UDF which takes forever to format and used 200MB of space just for the formatting process, allows deleting of files but is very impracticable. I used the Sonic burner program which came with my Dell Insp 6000.


----------



## kentnormhr (Oct 29, 2005)

Blue Sky said:


> What are the technical differences and practical use of the these two file formats? I want to constantly burn then delete small files and folders on CD-RW. When I use the "copy to" function with XP it uses the CDFS - which is easy to use - but doesn't allow me to delete/erase the file/folder on the disc. A message pops up saying that it is read only and that I can only copy files over it - not erase it. How do I copy over a specific file/folder?
> 
> UDF which takes forever to format and used 200MB of space just for the formatting process, allows deleting of files but is very impracticable. I used the Sonic burner program which came with my Dell Insp 6000.


----------



## JohnWill (Oct 19, 2002)

I think you pretty much summed up the differences between the two formats. 

FWIW, I wouldn't use CD-RW media for anything important that you want to keep for any length of time.

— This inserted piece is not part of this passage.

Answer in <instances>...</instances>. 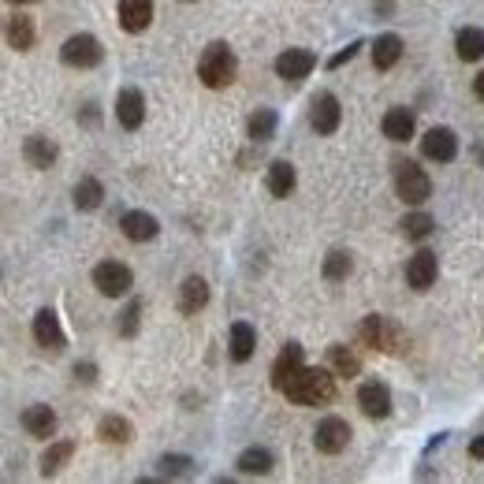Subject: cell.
I'll list each match as a JSON object with an SVG mask.
<instances>
[{"mask_svg":"<svg viewBox=\"0 0 484 484\" xmlns=\"http://www.w3.org/2000/svg\"><path fill=\"white\" fill-rule=\"evenodd\" d=\"M23 156H26V165H30V168L45 172V168H53V165H56L60 149H56V146H53L45 135H30V138L23 142Z\"/></svg>","mask_w":484,"mask_h":484,"instance_id":"21","label":"cell"},{"mask_svg":"<svg viewBox=\"0 0 484 484\" xmlns=\"http://www.w3.org/2000/svg\"><path fill=\"white\" fill-rule=\"evenodd\" d=\"M421 156L432 160V165H451V160L459 156V135L451 127H432V131H425Z\"/></svg>","mask_w":484,"mask_h":484,"instance_id":"7","label":"cell"},{"mask_svg":"<svg viewBox=\"0 0 484 484\" xmlns=\"http://www.w3.org/2000/svg\"><path fill=\"white\" fill-rule=\"evenodd\" d=\"M343 124V105L336 94H317L313 97V108H309V127L317 135H336Z\"/></svg>","mask_w":484,"mask_h":484,"instance_id":"9","label":"cell"},{"mask_svg":"<svg viewBox=\"0 0 484 484\" xmlns=\"http://www.w3.org/2000/svg\"><path fill=\"white\" fill-rule=\"evenodd\" d=\"M469 455H473V459H480V462H484V432H480V436H473V439H469Z\"/></svg>","mask_w":484,"mask_h":484,"instance_id":"39","label":"cell"},{"mask_svg":"<svg viewBox=\"0 0 484 484\" xmlns=\"http://www.w3.org/2000/svg\"><path fill=\"white\" fill-rule=\"evenodd\" d=\"M398 227H402V235H407V238H418V242H421V238H429V235H432V227H436V224H432V217H429V213H410V217H402V224H398Z\"/></svg>","mask_w":484,"mask_h":484,"instance_id":"34","label":"cell"},{"mask_svg":"<svg viewBox=\"0 0 484 484\" xmlns=\"http://www.w3.org/2000/svg\"><path fill=\"white\" fill-rule=\"evenodd\" d=\"M436 276H439V261L432 250H418L410 261H407V284L414 291H429L436 284Z\"/></svg>","mask_w":484,"mask_h":484,"instance_id":"15","label":"cell"},{"mask_svg":"<svg viewBox=\"0 0 484 484\" xmlns=\"http://www.w3.org/2000/svg\"><path fill=\"white\" fill-rule=\"evenodd\" d=\"M347 443H350V425L343 418L317 421V429H313V448L320 455H339V451H347Z\"/></svg>","mask_w":484,"mask_h":484,"instance_id":"8","label":"cell"},{"mask_svg":"<svg viewBox=\"0 0 484 484\" xmlns=\"http://www.w3.org/2000/svg\"><path fill=\"white\" fill-rule=\"evenodd\" d=\"M402 60V37L398 34H380L373 42V67L377 71H391Z\"/></svg>","mask_w":484,"mask_h":484,"instance_id":"24","label":"cell"},{"mask_svg":"<svg viewBox=\"0 0 484 484\" xmlns=\"http://www.w3.org/2000/svg\"><path fill=\"white\" fill-rule=\"evenodd\" d=\"M361 339H366V347L384 350V354L407 350V332H402L391 317H380V313H369L361 320Z\"/></svg>","mask_w":484,"mask_h":484,"instance_id":"3","label":"cell"},{"mask_svg":"<svg viewBox=\"0 0 484 484\" xmlns=\"http://www.w3.org/2000/svg\"><path fill=\"white\" fill-rule=\"evenodd\" d=\"M116 119L124 131H138L146 124V94L138 86H124L116 97Z\"/></svg>","mask_w":484,"mask_h":484,"instance_id":"10","label":"cell"},{"mask_svg":"<svg viewBox=\"0 0 484 484\" xmlns=\"http://www.w3.org/2000/svg\"><path fill=\"white\" fill-rule=\"evenodd\" d=\"M358 49H361V42H350V45H347L343 53H336V56L328 60V67H343L347 60H354V56H358Z\"/></svg>","mask_w":484,"mask_h":484,"instance_id":"37","label":"cell"},{"mask_svg":"<svg viewBox=\"0 0 484 484\" xmlns=\"http://www.w3.org/2000/svg\"><path fill=\"white\" fill-rule=\"evenodd\" d=\"M284 395H287V402H295V407H328L336 398V373L302 366V373L284 388Z\"/></svg>","mask_w":484,"mask_h":484,"instance_id":"1","label":"cell"},{"mask_svg":"<svg viewBox=\"0 0 484 484\" xmlns=\"http://www.w3.org/2000/svg\"><path fill=\"white\" fill-rule=\"evenodd\" d=\"M395 194L407 201V206H425V201L432 197V179L421 165H414V160H402V165H395Z\"/></svg>","mask_w":484,"mask_h":484,"instance_id":"4","label":"cell"},{"mask_svg":"<svg viewBox=\"0 0 484 484\" xmlns=\"http://www.w3.org/2000/svg\"><path fill=\"white\" fill-rule=\"evenodd\" d=\"M235 71H238V60H235V53L224 42L206 45V53H201V60H197V78H201V86H209V90L231 86Z\"/></svg>","mask_w":484,"mask_h":484,"instance_id":"2","label":"cell"},{"mask_svg":"<svg viewBox=\"0 0 484 484\" xmlns=\"http://www.w3.org/2000/svg\"><path fill=\"white\" fill-rule=\"evenodd\" d=\"M190 466H194L190 455H165L160 459V477H187Z\"/></svg>","mask_w":484,"mask_h":484,"instance_id":"36","label":"cell"},{"mask_svg":"<svg viewBox=\"0 0 484 484\" xmlns=\"http://www.w3.org/2000/svg\"><path fill=\"white\" fill-rule=\"evenodd\" d=\"M227 347H231V361H238V366H242V361H250L254 350H257V328L250 325V320H235Z\"/></svg>","mask_w":484,"mask_h":484,"instance_id":"18","label":"cell"},{"mask_svg":"<svg viewBox=\"0 0 484 484\" xmlns=\"http://www.w3.org/2000/svg\"><path fill=\"white\" fill-rule=\"evenodd\" d=\"M71 201H75V209L94 213V209L101 206V201H105V187H101V179H94V176L78 179V183H75V194H71Z\"/></svg>","mask_w":484,"mask_h":484,"instance_id":"27","label":"cell"},{"mask_svg":"<svg viewBox=\"0 0 484 484\" xmlns=\"http://www.w3.org/2000/svg\"><path fill=\"white\" fill-rule=\"evenodd\" d=\"M153 23V0H119V26L127 34H142Z\"/></svg>","mask_w":484,"mask_h":484,"instance_id":"19","label":"cell"},{"mask_svg":"<svg viewBox=\"0 0 484 484\" xmlns=\"http://www.w3.org/2000/svg\"><path fill=\"white\" fill-rule=\"evenodd\" d=\"M97 436H101L105 443H127V439L135 436V429H131V421H127V418H119V414H105V418L97 421Z\"/></svg>","mask_w":484,"mask_h":484,"instance_id":"31","label":"cell"},{"mask_svg":"<svg viewBox=\"0 0 484 484\" xmlns=\"http://www.w3.org/2000/svg\"><path fill=\"white\" fill-rule=\"evenodd\" d=\"M94 287L105 295V298H124L131 295L135 287V272L124 265V261H101L94 268Z\"/></svg>","mask_w":484,"mask_h":484,"instance_id":"6","label":"cell"},{"mask_svg":"<svg viewBox=\"0 0 484 484\" xmlns=\"http://www.w3.org/2000/svg\"><path fill=\"white\" fill-rule=\"evenodd\" d=\"M5 37H8V45H12L15 53H30L34 42H37V26H34L30 15H12L8 26H5Z\"/></svg>","mask_w":484,"mask_h":484,"instance_id":"23","label":"cell"},{"mask_svg":"<svg viewBox=\"0 0 484 484\" xmlns=\"http://www.w3.org/2000/svg\"><path fill=\"white\" fill-rule=\"evenodd\" d=\"M473 94H477V97H480V101H484V71H480V75H477V78H473Z\"/></svg>","mask_w":484,"mask_h":484,"instance_id":"40","label":"cell"},{"mask_svg":"<svg viewBox=\"0 0 484 484\" xmlns=\"http://www.w3.org/2000/svg\"><path fill=\"white\" fill-rule=\"evenodd\" d=\"M380 131H384L388 142H410L414 138V112L402 108V105L388 108L384 119H380Z\"/></svg>","mask_w":484,"mask_h":484,"instance_id":"17","label":"cell"},{"mask_svg":"<svg viewBox=\"0 0 484 484\" xmlns=\"http://www.w3.org/2000/svg\"><path fill=\"white\" fill-rule=\"evenodd\" d=\"M138 320H142V302L131 298L127 309L119 313V336H124V339H135V336H138Z\"/></svg>","mask_w":484,"mask_h":484,"instance_id":"35","label":"cell"},{"mask_svg":"<svg viewBox=\"0 0 484 484\" xmlns=\"http://www.w3.org/2000/svg\"><path fill=\"white\" fill-rule=\"evenodd\" d=\"M75 380L94 384V380H97V366H94V361H83V366H75Z\"/></svg>","mask_w":484,"mask_h":484,"instance_id":"38","label":"cell"},{"mask_svg":"<svg viewBox=\"0 0 484 484\" xmlns=\"http://www.w3.org/2000/svg\"><path fill=\"white\" fill-rule=\"evenodd\" d=\"M238 473H247V477H265L272 466H276V459H272V451L268 448H247L238 455Z\"/></svg>","mask_w":484,"mask_h":484,"instance_id":"28","label":"cell"},{"mask_svg":"<svg viewBox=\"0 0 484 484\" xmlns=\"http://www.w3.org/2000/svg\"><path fill=\"white\" fill-rule=\"evenodd\" d=\"M34 343L42 347V350H49V354H60L67 347V336L60 328L56 309H42V313L34 317Z\"/></svg>","mask_w":484,"mask_h":484,"instance_id":"11","label":"cell"},{"mask_svg":"<svg viewBox=\"0 0 484 484\" xmlns=\"http://www.w3.org/2000/svg\"><path fill=\"white\" fill-rule=\"evenodd\" d=\"M19 425H23L26 436H34V439H49V436H56V410L45 407V402H34V407L23 410Z\"/></svg>","mask_w":484,"mask_h":484,"instance_id":"16","label":"cell"},{"mask_svg":"<svg viewBox=\"0 0 484 484\" xmlns=\"http://www.w3.org/2000/svg\"><path fill=\"white\" fill-rule=\"evenodd\" d=\"M302 366H306V350H302L298 343H287L284 350H279L276 366H272V388H276V391H284V388L302 373Z\"/></svg>","mask_w":484,"mask_h":484,"instance_id":"13","label":"cell"},{"mask_svg":"<svg viewBox=\"0 0 484 484\" xmlns=\"http://www.w3.org/2000/svg\"><path fill=\"white\" fill-rule=\"evenodd\" d=\"M206 306H209V284L201 276H187L183 287H179V309L187 317H194L197 309H206Z\"/></svg>","mask_w":484,"mask_h":484,"instance_id":"22","label":"cell"},{"mask_svg":"<svg viewBox=\"0 0 484 484\" xmlns=\"http://www.w3.org/2000/svg\"><path fill=\"white\" fill-rule=\"evenodd\" d=\"M265 183H268V194L272 197H287L295 190V165H291V160H272Z\"/></svg>","mask_w":484,"mask_h":484,"instance_id":"26","label":"cell"},{"mask_svg":"<svg viewBox=\"0 0 484 484\" xmlns=\"http://www.w3.org/2000/svg\"><path fill=\"white\" fill-rule=\"evenodd\" d=\"M455 53H459V60H466V64L480 60V56H484V30H480V26H462V30L455 34Z\"/></svg>","mask_w":484,"mask_h":484,"instance_id":"25","label":"cell"},{"mask_svg":"<svg viewBox=\"0 0 484 484\" xmlns=\"http://www.w3.org/2000/svg\"><path fill=\"white\" fill-rule=\"evenodd\" d=\"M12 5H37V0H12Z\"/></svg>","mask_w":484,"mask_h":484,"instance_id":"41","label":"cell"},{"mask_svg":"<svg viewBox=\"0 0 484 484\" xmlns=\"http://www.w3.org/2000/svg\"><path fill=\"white\" fill-rule=\"evenodd\" d=\"M187 5H190V0H187Z\"/></svg>","mask_w":484,"mask_h":484,"instance_id":"42","label":"cell"},{"mask_svg":"<svg viewBox=\"0 0 484 484\" xmlns=\"http://www.w3.org/2000/svg\"><path fill=\"white\" fill-rule=\"evenodd\" d=\"M276 112L272 108H257L250 119H247V135H250V142H272V135H276Z\"/></svg>","mask_w":484,"mask_h":484,"instance_id":"32","label":"cell"},{"mask_svg":"<svg viewBox=\"0 0 484 484\" xmlns=\"http://www.w3.org/2000/svg\"><path fill=\"white\" fill-rule=\"evenodd\" d=\"M60 60L67 67L90 71V67H97L105 60V49H101V42H97L94 34H71L67 42H64V49H60Z\"/></svg>","mask_w":484,"mask_h":484,"instance_id":"5","label":"cell"},{"mask_svg":"<svg viewBox=\"0 0 484 484\" xmlns=\"http://www.w3.org/2000/svg\"><path fill=\"white\" fill-rule=\"evenodd\" d=\"M358 407L366 418H388L391 414V388L380 380H369L358 388Z\"/></svg>","mask_w":484,"mask_h":484,"instance_id":"14","label":"cell"},{"mask_svg":"<svg viewBox=\"0 0 484 484\" xmlns=\"http://www.w3.org/2000/svg\"><path fill=\"white\" fill-rule=\"evenodd\" d=\"M328 366H332V373L336 377H358L361 373V358L350 350V347H343V343H336V347H328Z\"/></svg>","mask_w":484,"mask_h":484,"instance_id":"29","label":"cell"},{"mask_svg":"<svg viewBox=\"0 0 484 484\" xmlns=\"http://www.w3.org/2000/svg\"><path fill=\"white\" fill-rule=\"evenodd\" d=\"M71 455H75V439H56V443H49L45 455H42V473H45V477L60 473V469L71 462Z\"/></svg>","mask_w":484,"mask_h":484,"instance_id":"30","label":"cell"},{"mask_svg":"<svg viewBox=\"0 0 484 484\" xmlns=\"http://www.w3.org/2000/svg\"><path fill=\"white\" fill-rule=\"evenodd\" d=\"M313 67H317V56L309 49H284L276 56V75L284 83H302V78H309Z\"/></svg>","mask_w":484,"mask_h":484,"instance_id":"12","label":"cell"},{"mask_svg":"<svg viewBox=\"0 0 484 484\" xmlns=\"http://www.w3.org/2000/svg\"><path fill=\"white\" fill-rule=\"evenodd\" d=\"M119 227H124V235H127L131 242H149V238H156V231H160L156 217L146 213V209H131V213H124V217H119Z\"/></svg>","mask_w":484,"mask_h":484,"instance_id":"20","label":"cell"},{"mask_svg":"<svg viewBox=\"0 0 484 484\" xmlns=\"http://www.w3.org/2000/svg\"><path fill=\"white\" fill-rule=\"evenodd\" d=\"M320 272H325V279H332V284H343V279L354 272V257L347 250H332L325 257V265H320Z\"/></svg>","mask_w":484,"mask_h":484,"instance_id":"33","label":"cell"}]
</instances>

For what you're describing, an external USB 2.0 disk would probably be ideal.


----------



## Blue Sky (Sep 8, 2005)

John,

Thanks,

The reason I use CD-RW's, is because I have to tranfer data to a computer that has 1st edition Win 98 - which does not recognize USB devices.


----------



## DaveBurnett (Nov 11, 2002)

Treat the UDF as a giant floppy, with the security considerations of TEMPORARY transfer.
After a lot of use, reformat.


----------